Here's the code that I'm using for playback, parts of which are based on the example host within the VST.NET sample projects:
public class PhraseEditorWaveProvider : VstWaveProvider
{
public PhraseEditor PhraseEditor { get; private set; }
public Rational PlaybackBeat { get; private set; }
public PhraseEditorWaveProvider(PhraseEditor phraseEditor, string pluginPath, WaveFormat waveFormat = null)
: base(pluginPath, waveFormat)
{
PhraseEditor = phraseEditor;
}
public override int Read(byte[] buffer, int offset, int count)
{
decimal framesPerBeat = (60 / (decimal)PhraseEditor.Phrase.Tempo) * WaveFormat.SampleRate;
Rational startBeat = PlaybackBeat;
Rational endBeat = startBeat + Rational.FromDecimal(count / framesPerBeat);
//Get list of note starts and note ends that occur within the beat range
List<VstEvent> vstEvents = new List<VstEvent>();
foreach(Note note in PhraseEditor.Phrase.Notes)

> **REQUIREMENT**
From the post about VST playback code, copy the part that opens with the words containing "Here's the code" and closes with "offset, int count)". Nothing in the listing matters here.

> **DATA**
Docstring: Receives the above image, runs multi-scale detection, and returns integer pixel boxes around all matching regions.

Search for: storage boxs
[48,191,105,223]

> **THE RESPONSE**
Here's the code that I'm using for playback, parts of which are based on the example host within the VST.NET sample projects:
public class PhraseEditorWaveProvider : VstWaveProvider
{
public PhraseEditor PhraseEditor { get; private set; }
public Rational PlaybackBeat { get; private set; }
public PhraseEditorWaveProvider(PhraseEditor phraseEditor, string pluginPath, WaveFormat waveFormat = null)
: base(pluginPath, waveFormat)
{
PhraseEditor = phraseEditor;
}
public override int Read(byte[] buffer, int offset, int count)